Ника тесно, грудь к груди с Андреем, говорила:

– Андрей, она лучше меня! Я не вхожу к Глебу из-за страха заразить вас и Серёжу. Как тот врач и тот священник. Все боятся сыпного тифа, само слово страшное. А она ничего не боится… Но это ещё не всё! Я сделала страшную вещь: когда я узнала, что у него худые подошвы – тех самых башмаков, в которых он со мной встретился на катке, на которых он мчался со мной – в «только утро любви хорошо», – он с них снял коньки, это были его единственные ботинки, – вы решили отдать ему ваши охотничьи болотные сапоги, дорогие. А я, зная, что вот-вот снова нечем будет жить, ваше усиленное питанье… – я сказала вам, что они на него не налезут. Это была неправда, он может носить тридцать девятый размер, у него высокий рост, но маленькая нога… И он теперь, может быть, потому умирает, что простудился на тех подошвах! Сыпной тиф он, может быть, и вынес, но сыпной тиф и воспаление лёгких…

Лицо Андрея было темно, в судороге ответного за Глеба мученья. Но ещё больше было мученье за неё.

– Ника, – сказал он, – он умирает от сыпного тифа, это – картина тифа. Он же почти не кашляет и не жалуется на грудь.

Он крепко обнял её, защищая от неё самой.

– Вы не виноваты. Но если он встанет, он встанет прямо в этих сапогах.
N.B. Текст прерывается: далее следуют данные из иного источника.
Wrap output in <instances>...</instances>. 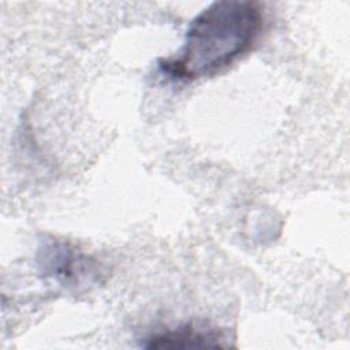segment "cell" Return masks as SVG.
I'll return each mask as SVG.
<instances>
[{
	"label": "cell",
	"mask_w": 350,
	"mask_h": 350,
	"mask_svg": "<svg viewBox=\"0 0 350 350\" xmlns=\"http://www.w3.org/2000/svg\"><path fill=\"white\" fill-rule=\"evenodd\" d=\"M262 23V7L257 1H213L193 18L176 55L161 59L159 67L178 81L211 77L254 45Z\"/></svg>",
	"instance_id": "obj_1"
},
{
	"label": "cell",
	"mask_w": 350,
	"mask_h": 350,
	"mask_svg": "<svg viewBox=\"0 0 350 350\" xmlns=\"http://www.w3.org/2000/svg\"><path fill=\"white\" fill-rule=\"evenodd\" d=\"M41 275L64 287L77 288L90 283L97 275L96 261L72 243L56 238L41 242L37 252Z\"/></svg>",
	"instance_id": "obj_2"
},
{
	"label": "cell",
	"mask_w": 350,
	"mask_h": 350,
	"mask_svg": "<svg viewBox=\"0 0 350 350\" xmlns=\"http://www.w3.org/2000/svg\"><path fill=\"white\" fill-rule=\"evenodd\" d=\"M223 336L208 328L185 325L171 331L152 335L145 345L149 349H189V347H221Z\"/></svg>",
	"instance_id": "obj_3"
}]
</instances>
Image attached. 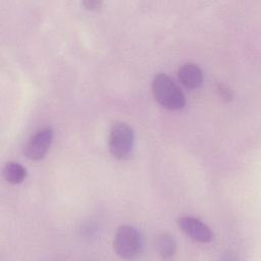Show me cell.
Here are the masks:
<instances>
[{"label": "cell", "mask_w": 261, "mask_h": 261, "mask_svg": "<svg viewBox=\"0 0 261 261\" xmlns=\"http://www.w3.org/2000/svg\"><path fill=\"white\" fill-rule=\"evenodd\" d=\"M152 92L155 100L166 109H181L186 104L184 93L165 73H158L153 79Z\"/></svg>", "instance_id": "obj_1"}, {"label": "cell", "mask_w": 261, "mask_h": 261, "mask_svg": "<svg viewBox=\"0 0 261 261\" xmlns=\"http://www.w3.org/2000/svg\"><path fill=\"white\" fill-rule=\"evenodd\" d=\"M134 130L125 122L117 121L111 125L109 134V151L116 159L127 158L134 147Z\"/></svg>", "instance_id": "obj_2"}, {"label": "cell", "mask_w": 261, "mask_h": 261, "mask_svg": "<svg viewBox=\"0 0 261 261\" xmlns=\"http://www.w3.org/2000/svg\"><path fill=\"white\" fill-rule=\"evenodd\" d=\"M142 238L140 232L130 225L120 226L114 237V249L116 254L124 259L136 257L142 250Z\"/></svg>", "instance_id": "obj_3"}, {"label": "cell", "mask_w": 261, "mask_h": 261, "mask_svg": "<svg viewBox=\"0 0 261 261\" xmlns=\"http://www.w3.org/2000/svg\"><path fill=\"white\" fill-rule=\"evenodd\" d=\"M53 140V129L49 126L38 130L27 143L23 153L31 160H41L49 150Z\"/></svg>", "instance_id": "obj_4"}, {"label": "cell", "mask_w": 261, "mask_h": 261, "mask_svg": "<svg viewBox=\"0 0 261 261\" xmlns=\"http://www.w3.org/2000/svg\"><path fill=\"white\" fill-rule=\"evenodd\" d=\"M177 225L184 233L196 242L209 243L213 238L209 226L196 217L180 216L177 219Z\"/></svg>", "instance_id": "obj_5"}, {"label": "cell", "mask_w": 261, "mask_h": 261, "mask_svg": "<svg viewBox=\"0 0 261 261\" xmlns=\"http://www.w3.org/2000/svg\"><path fill=\"white\" fill-rule=\"evenodd\" d=\"M179 82L190 89L199 88L203 82V72L201 68L192 62H187L180 65L177 70Z\"/></svg>", "instance_id": "obj_6"}, {"label": "cell", "mask_w": 261, "mask_h": 261, "mask_svg": "<svg viewBox=\"0 0 261 261\" xmlns=\"http://www.w3.org/2000/svg\"><path fill=\"white\" fill-rule=\"evenodd\" d=\"M3 176L11 184H20L27 176V170L19 163L10 161L3 168Z\"/></svg>", "instance_id": "obj_7"}, {"label": "cell", "mask_w": 261, "mask_h": 261, "mask_svg": "<svg viewBox=\"0 0 261 261\" xmlns=\"http://www.w3.org/2000/svg\"><path fill=\"white\" fill-rule=\"evenodd\" d=\"M156 248L163 258H169L176 251V243L172 236L162 233L156 239Z\"/></svg>", "instance_id": "obj_8"}, {"label": "cell", "mask_w": 261, "mask_h": 261, "mask_svg": "<svg viewBox=\"0 0 261 261\" xmlns=\"http://www.w3.org/2000/svg\"><path fill=\"white\" fill-rule=\"evenodd\" d=\"M217 92H218L219 96H220L222 99L226 100V101H227V100H230V99L232 98V92H231L228 88H226V87H224V86H218Z\"/></svg>", "instance_id": "obj_9"}, {"label": "cell", "mask_w": 261, "mask_h": 261, "mask_svg": "<svg viewBox=\"0 0 261 261\" xmlns=\"http://www.w3.org/2000/svg\"><path fill=\"white\" fill-rule=\"evenodd\" d=\"M83 5L87 9L94 10V9L100 8V6L102 5V1H100V0H86V1L83 2Z\"/></svg>", "instance_id": "obj_10"}]
</instances>
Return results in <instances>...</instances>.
Пусть он даже сейчас их увидит! Может быть, он хоть немного им порадуется!

И Андрей, выдернув из глубины шкафа высокие, «богатые» сапоги, понёс их Глебу.

– Нет! – властно крикнула Ника. – Вы туда не пойдёте… я не пущу вас! Чтобы ещё вы у меня на глазах умерли – нет! Только издалека!

Она вошла в бывшую мастерскую, где всё ещё стоял мольберт и где лежал Глеб, позвала его. Тот откликнулся. Андрей ласково спросил, как он себя чувствует, и, стоя на пороге, сказал, что нашёл свои сапоги – это его, Глеба, теперь, он их сразу наденет, как встанет.